→ **PAGE TEXT**
===
(keitai-l) Re: Shift_JIS question

From: Ben Hutchings <ben.hutchings_at_roundpoint.com>
Date: 05/31/02
Message-ID: <Pine.WNT.4.43.0205311356300.2016-100000@BENWORLD.roundpoint.co.uk>
On Fri, 31 May 2002, Darren Cook wrote:

>
> > i am building a module which will allow users to merge
> > data from an ASCII source and a SHIFT-JIS source. does
> > it make logical sense to have all of the data files
> > (such as ASCII and Shift-JIS) in the same encoding
> > .... in other words, is ASCII a subset of
> > SHIFT-JIS, or vice versa?

I'll assume that you mean US-ASCII, as there are variants of this
specified in ISO 646 that are also sometimes called ASCII.

> Yes, 7-bit ASCII is a subset of Shift-JIS, so all your data files can be
> in shift-jis encoding.
===
→ **Dataset entries**
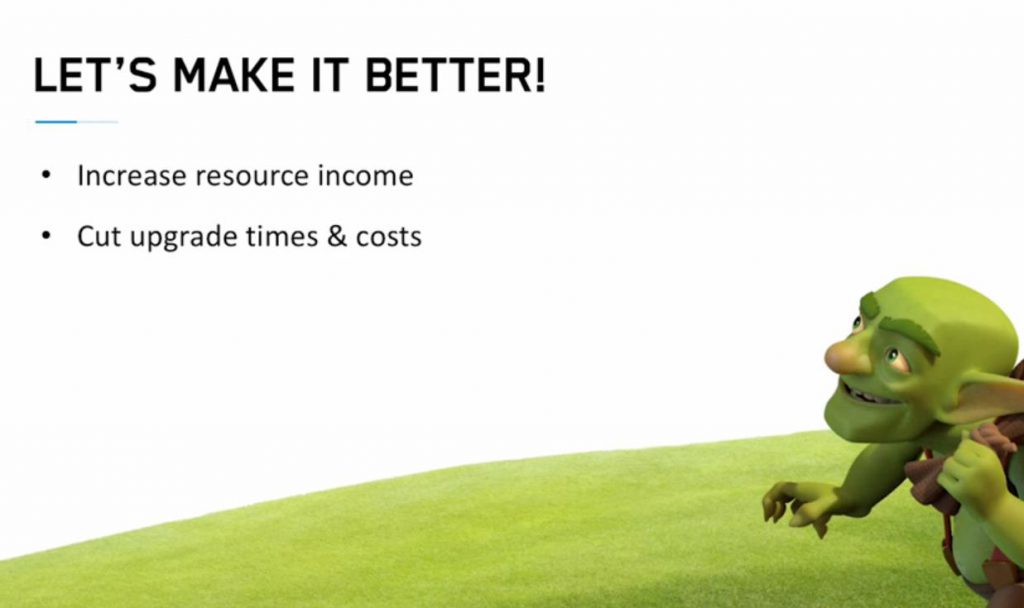 LET'S MAKE IT BETTER!

• Increase resource income

• Cut upgrade times & costs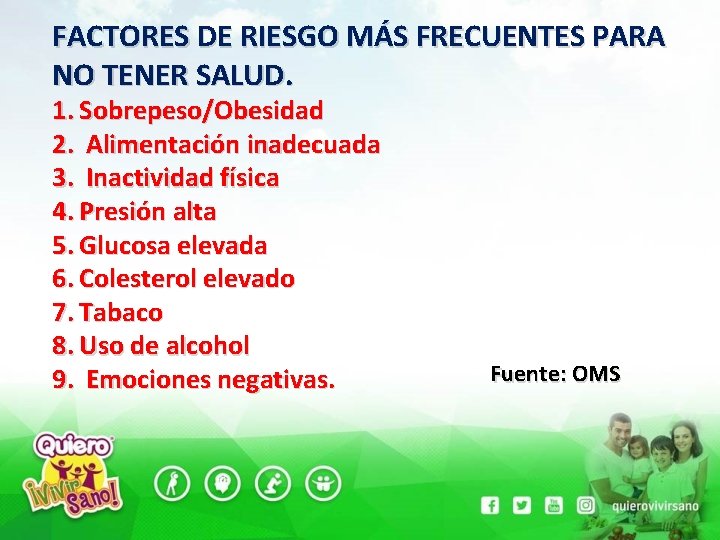 FACTORES DE RIESGO MÁS FRECUENTES PARA NO TENER SALUD.

1. Sobrepeso/Obesidad
2. Alimentación inadecuada
3. Inactividad física
4. Presión alta
5. Glucosa elevada
6. Colesterol elevado
7. Tabaco
8. Uso de alcohol
9. Emociones negativas.

Fuente: OMS

Quiero ¡Vivir Sano!

quierovivirsano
===
→ **ASSIGNMENT 1**
In the Shift_JIS post, which standard specifies the variants that are also sometimes called ASCII?
→ **ASSIGNMENT 2**
Summarize the Shift_JIS post in two sentences.
→ **ASSIGNMENT 3**
Pick up the Shift_JIS post from where it stops.
None of the data above has any role here.

→ **TASK ANSWER 1**
ISO 646.

→ **TASK ANSWER 2**
Someone building a module to merge data from ASCII and Shift-JIS sources asks whether ASCII is a subset of Shift-JIS or the other way around. The reply assumes US-ASCII, since ISO 646 specifies variants also called ASCII, and quotes Darren Cook's answer that 7-bit ASCII is a subset of Shift-JIS, so all the data files can be in Shift-JIS encoding.

→ **TASK ANSWER 3**
No it isn't!  In US-ASCII, backslash has the code 0x5C, but in Shift-JIS
this code is used for the yen symbol.

What the item on the Python list was saying was that the second byte of a
two-byte character may take values that can also represent a character on
their own; for example, 0x5C is also valid as a second byte.  This means
that searching for characters in Shift-JIS strings requires awareness of
the multi-byte encoding; for example, in C, strchr() and strstr() will not
work correctly on Shift-JIS strings.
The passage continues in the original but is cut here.